According to the Nutch project they provide a transparent alternative to commercial web search engines. Only open source search results can be fully trusted to be without bias. (Or at least their bias is public.) All existing major search engines have proprietary ranking formulas, and will not explain why a given page ranks as it does. Additionally, some search engines determine which sites to index based on payments, rather than on the merits of the sites themselves. Nutch, on the other hand, has nothing to hide and no motive to bias its results or its crawler in any way other than to try to give each user the best results possible.
Over the past week, three open source search engines have gathered the attention of the searching community, two of which are using Nutch and one of which is still in the idea/development stage.
MozDex
This month MozDex, an open source search engine built entirely using different open source technologies, has been tweaking and refining its search results while in beta testing. While in “deep crawl,” MozDex plans on full indexing within the upcoming weeks.
Mozdex.com offers one of the first OPEN search systems based on publicly available software, APIs and algorithms, said Byron Miller, President at Small Productions. There is no secrecy into understanding the results or ranking thereof offering the first public insight into an open index.
Objects Search
Objects Search has launched a clustering search engine based on open source technology Nutch (www.nutch.org). Clustering Engine is a system for clustering textual data.This engine automatically categorizes search results on-the-fly into hierarchical clusters.
Search results clustering attempts to overcome the problem of information overload, since most search engines are based on keyword-based queries and endless lists of matching documents. Unfortunately, even when exceptional ranking algorithms are used, relevance sorting inevitably promotes quality based on some notion of popularity of what can be found on the Web.
One approach is to automatically group search results into thematic categories, called clusters. Assuming clusters descriptions are informative about the documents they contain, the user spends much less time following irrelevant links.
OpenIndex
According to Research Buzz, OpenIndex is not quite an open search engine project, but more of an index (as states the simple name) or a community-built search engine. Claiming that they do not have the hardware to power a huge web index (As of yet) OpenIndex is open to ideas of users who join their community.
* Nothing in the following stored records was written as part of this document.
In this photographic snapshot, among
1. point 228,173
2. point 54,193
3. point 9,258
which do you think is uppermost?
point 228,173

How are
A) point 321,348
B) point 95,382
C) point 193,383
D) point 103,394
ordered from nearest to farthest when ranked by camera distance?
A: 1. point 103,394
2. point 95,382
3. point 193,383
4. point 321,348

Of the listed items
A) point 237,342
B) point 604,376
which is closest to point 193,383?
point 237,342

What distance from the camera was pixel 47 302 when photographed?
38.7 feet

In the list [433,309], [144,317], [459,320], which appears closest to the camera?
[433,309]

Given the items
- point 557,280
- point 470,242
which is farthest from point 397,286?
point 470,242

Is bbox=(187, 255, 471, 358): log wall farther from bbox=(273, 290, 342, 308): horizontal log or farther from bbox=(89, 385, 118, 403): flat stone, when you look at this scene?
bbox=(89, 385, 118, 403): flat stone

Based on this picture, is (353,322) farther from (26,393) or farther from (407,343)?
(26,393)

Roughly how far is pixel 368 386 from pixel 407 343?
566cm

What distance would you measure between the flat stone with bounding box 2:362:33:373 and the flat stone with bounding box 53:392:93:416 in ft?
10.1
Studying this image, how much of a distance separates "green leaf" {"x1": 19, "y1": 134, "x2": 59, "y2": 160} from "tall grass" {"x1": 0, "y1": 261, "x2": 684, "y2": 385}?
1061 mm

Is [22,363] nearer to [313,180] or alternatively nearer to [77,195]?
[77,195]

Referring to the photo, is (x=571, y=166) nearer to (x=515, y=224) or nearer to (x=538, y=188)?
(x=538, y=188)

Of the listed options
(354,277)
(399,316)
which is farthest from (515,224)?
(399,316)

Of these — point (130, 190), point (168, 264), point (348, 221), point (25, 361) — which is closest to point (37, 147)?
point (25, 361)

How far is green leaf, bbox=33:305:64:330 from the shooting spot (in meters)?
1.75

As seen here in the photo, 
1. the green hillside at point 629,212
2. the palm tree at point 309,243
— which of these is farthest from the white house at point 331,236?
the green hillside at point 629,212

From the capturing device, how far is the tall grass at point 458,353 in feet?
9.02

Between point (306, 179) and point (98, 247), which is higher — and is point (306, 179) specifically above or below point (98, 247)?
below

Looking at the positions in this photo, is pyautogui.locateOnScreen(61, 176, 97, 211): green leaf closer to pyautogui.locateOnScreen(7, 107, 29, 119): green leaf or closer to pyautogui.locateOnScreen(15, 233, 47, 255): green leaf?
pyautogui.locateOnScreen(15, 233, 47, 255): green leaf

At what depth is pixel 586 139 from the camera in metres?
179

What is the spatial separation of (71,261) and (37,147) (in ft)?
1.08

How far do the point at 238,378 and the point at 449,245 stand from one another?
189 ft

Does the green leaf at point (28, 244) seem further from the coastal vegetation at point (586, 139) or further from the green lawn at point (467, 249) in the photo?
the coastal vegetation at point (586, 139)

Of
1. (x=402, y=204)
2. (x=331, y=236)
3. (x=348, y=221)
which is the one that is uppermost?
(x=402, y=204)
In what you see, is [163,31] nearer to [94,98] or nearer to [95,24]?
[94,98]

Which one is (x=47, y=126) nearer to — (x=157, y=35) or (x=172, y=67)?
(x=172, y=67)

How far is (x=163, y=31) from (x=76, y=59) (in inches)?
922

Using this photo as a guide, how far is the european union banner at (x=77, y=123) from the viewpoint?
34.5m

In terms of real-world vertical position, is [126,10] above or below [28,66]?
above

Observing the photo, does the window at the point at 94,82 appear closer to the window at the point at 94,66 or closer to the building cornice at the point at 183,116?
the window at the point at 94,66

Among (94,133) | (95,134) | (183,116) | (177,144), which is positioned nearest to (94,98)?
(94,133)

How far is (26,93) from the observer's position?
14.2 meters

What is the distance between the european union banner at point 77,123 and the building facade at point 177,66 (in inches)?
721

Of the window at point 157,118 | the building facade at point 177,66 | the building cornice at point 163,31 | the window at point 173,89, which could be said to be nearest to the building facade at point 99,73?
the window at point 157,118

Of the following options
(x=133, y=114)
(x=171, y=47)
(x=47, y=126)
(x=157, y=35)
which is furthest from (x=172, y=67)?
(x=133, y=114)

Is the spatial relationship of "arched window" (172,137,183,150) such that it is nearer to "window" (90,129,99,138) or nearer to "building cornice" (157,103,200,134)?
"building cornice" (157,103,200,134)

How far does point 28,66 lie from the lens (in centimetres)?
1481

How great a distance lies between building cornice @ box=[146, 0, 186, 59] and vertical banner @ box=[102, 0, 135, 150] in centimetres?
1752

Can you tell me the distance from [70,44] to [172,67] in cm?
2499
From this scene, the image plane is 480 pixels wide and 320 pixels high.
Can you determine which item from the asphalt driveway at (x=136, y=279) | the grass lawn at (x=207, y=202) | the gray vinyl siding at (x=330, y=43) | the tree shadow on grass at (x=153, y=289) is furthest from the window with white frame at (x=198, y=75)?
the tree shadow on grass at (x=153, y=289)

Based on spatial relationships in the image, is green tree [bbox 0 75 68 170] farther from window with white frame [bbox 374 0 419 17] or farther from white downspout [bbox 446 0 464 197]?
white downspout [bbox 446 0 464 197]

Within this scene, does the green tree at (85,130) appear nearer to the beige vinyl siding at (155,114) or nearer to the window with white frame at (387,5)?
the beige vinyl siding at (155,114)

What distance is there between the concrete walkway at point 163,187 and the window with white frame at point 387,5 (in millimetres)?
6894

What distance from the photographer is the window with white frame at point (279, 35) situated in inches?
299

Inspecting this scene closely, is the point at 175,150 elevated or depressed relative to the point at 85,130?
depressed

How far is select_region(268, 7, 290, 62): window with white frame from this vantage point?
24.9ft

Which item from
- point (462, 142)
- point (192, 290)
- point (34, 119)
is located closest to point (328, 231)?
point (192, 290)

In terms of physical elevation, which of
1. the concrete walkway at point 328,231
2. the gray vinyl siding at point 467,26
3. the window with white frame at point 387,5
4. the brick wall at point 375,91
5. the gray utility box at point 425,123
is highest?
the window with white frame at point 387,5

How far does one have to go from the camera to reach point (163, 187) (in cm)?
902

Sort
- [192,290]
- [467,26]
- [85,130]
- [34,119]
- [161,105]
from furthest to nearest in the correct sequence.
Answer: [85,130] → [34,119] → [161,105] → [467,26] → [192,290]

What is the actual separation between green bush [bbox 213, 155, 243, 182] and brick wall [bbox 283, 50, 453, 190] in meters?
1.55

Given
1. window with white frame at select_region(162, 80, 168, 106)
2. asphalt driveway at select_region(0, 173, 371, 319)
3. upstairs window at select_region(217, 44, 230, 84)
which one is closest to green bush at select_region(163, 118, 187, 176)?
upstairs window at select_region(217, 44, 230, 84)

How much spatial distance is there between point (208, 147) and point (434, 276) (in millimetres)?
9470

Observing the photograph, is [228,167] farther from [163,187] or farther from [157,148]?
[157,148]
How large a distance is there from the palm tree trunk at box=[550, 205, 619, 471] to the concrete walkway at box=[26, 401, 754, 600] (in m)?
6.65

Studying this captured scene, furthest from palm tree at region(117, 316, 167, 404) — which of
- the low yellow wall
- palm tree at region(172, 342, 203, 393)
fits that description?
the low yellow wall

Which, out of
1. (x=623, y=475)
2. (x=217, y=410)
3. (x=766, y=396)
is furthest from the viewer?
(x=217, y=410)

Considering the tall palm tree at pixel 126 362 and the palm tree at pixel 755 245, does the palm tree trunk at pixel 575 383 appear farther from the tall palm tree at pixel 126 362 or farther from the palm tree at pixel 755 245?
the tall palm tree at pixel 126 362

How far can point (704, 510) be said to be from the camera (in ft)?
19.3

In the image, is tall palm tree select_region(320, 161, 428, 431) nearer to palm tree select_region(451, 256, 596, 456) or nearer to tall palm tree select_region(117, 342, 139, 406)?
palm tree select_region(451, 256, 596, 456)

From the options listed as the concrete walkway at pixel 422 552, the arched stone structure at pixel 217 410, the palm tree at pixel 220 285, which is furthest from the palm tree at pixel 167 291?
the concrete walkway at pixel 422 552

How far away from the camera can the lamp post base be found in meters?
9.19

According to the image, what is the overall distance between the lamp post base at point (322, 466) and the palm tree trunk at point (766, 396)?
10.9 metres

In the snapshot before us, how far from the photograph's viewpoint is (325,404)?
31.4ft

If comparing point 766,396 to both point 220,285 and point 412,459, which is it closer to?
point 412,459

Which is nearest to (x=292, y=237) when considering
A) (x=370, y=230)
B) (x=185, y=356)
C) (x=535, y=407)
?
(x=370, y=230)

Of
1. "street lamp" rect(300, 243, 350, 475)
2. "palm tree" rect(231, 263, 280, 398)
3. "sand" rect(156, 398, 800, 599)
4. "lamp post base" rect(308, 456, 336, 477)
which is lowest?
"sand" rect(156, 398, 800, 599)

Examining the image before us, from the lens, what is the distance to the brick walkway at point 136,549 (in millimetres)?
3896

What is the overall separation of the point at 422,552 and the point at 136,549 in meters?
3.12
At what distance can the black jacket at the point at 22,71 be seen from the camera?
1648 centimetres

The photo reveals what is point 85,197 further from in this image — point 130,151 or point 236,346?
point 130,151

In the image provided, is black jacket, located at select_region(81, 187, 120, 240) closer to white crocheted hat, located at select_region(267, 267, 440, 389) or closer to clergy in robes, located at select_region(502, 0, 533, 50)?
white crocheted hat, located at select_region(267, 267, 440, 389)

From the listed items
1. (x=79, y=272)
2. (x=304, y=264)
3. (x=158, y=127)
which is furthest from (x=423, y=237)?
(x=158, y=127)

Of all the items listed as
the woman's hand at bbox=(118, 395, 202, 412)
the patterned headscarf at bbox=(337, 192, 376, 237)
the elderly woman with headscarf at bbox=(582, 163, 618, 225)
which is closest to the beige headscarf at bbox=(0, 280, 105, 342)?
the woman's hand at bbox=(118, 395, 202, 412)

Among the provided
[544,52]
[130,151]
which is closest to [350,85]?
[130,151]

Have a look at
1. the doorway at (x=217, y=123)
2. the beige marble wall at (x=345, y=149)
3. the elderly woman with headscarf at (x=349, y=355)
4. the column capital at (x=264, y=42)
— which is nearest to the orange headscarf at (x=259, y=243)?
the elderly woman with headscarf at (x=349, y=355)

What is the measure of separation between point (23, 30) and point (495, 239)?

OpenIndex puts forth the idea of a decentralized, multi-computer powered search index; “Although we wouldn’t likely have large computers available, we could have many small ones, contributed by interested volunteers, and distributed across the community – even across the globe. Perhaps it’s the only way to have a publically-owned and operated index.- it certainly seems appropriate.
A distributed system of servers would apportion all of the tasks of running an index among them. This would create a massive system of computers running in parallel, doing tasks as they are required. Costs would be distributed among the servers.”